Rebuke for Government over claims to protect police funding
CHANCELLOR George Osborne and Home Secretary Theresa May have come under fire for claiming that police funding would be protected, when tens of millions of pounds were being cut from forces across England and Wales.
In the Autumn Statement, Mr Osborne said there would be “no cuts in the police budgets at all” and there would be “real-terms protection for police funding”.
However, the UK Statistics Authority has ruled that budgets for police forces in England and Wales are being cut by £160m in real-terms between 2015/16 and 2016/17.
Mrs May dismissed the figure when it was quoted in House of Commons Library research, but Sir Andrew Dilnot, chairman of the statistics watchdog, has written to Labour’s Shadow Home Secretary Andy Burnham to say he backed the analysis.
“Having reviewed the Written Ministerial Statement, more could have been done to provide greater clarity about the data in the Statement and the Police Grant Report and how they relate,” he said.
Mr Burnham has called on the Chancellor to apologise for misleading MPs, describing the letter as a “very embarrassing rebuke”.
Mr Osborne “personally promised police forces that their budgets would be protected”, said Mr Burnham. “We now know that that is not the case.
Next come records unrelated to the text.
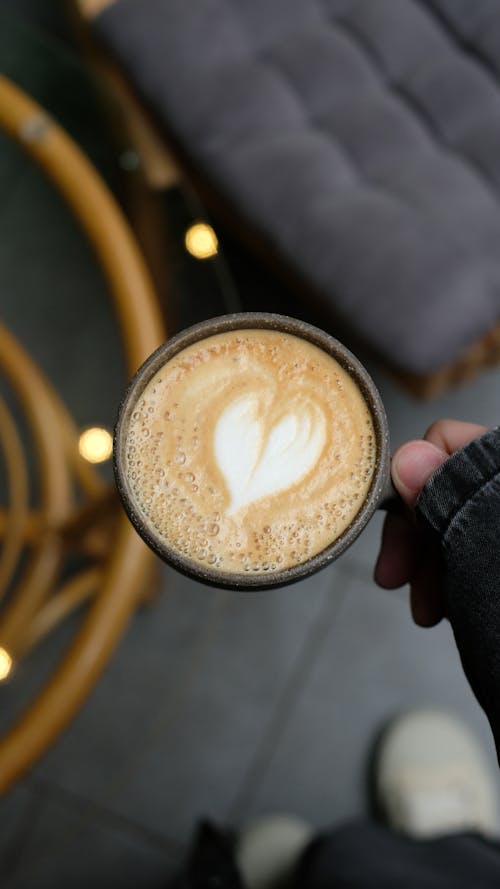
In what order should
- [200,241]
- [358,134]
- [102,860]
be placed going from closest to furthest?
1. [200,241]
2. [358,134]
3. [102,860]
Government funding is being cut in real-terms and the local precepts won’t make up the shortfall.”
The Chancellor should “apologise to the House, correct the record and find extra money to honour his promise”, he added.
Mark Smith, Chairman of Essex Police Federation, said: “We knew. We said that what they’ve said on there being no more cuts wasn’t true. We all knew that. We said it. And I think people need to start realising, they need to start listening to us.
“The cuts do continue because they’re cuts by the back door. For instance, they wanted more money put into counter-terrorism. There wasn’t any new money, we had to top slice the budgets to put that money. They want more firearms officers. There’s no new money for the firearms officers, it has to come out of the existing budgets again. So really that’s cuts to policing for these specialist roles without any new money. But they don’t say that do they?”
Police minister Mike Penning has said: “As the Chancellor set out in the Autumn Statement, overall police spending will be protected in real terms. Police spending will increase from nearly £11.4 billion this year to £12.3 billion at the end of the Spending Review period.
“This is an increase of just under eight per cent, or £900 million in cash terms, and a protection in real terms over the course of this Parliament – if Police and Crime Commissioners maximise their precept.”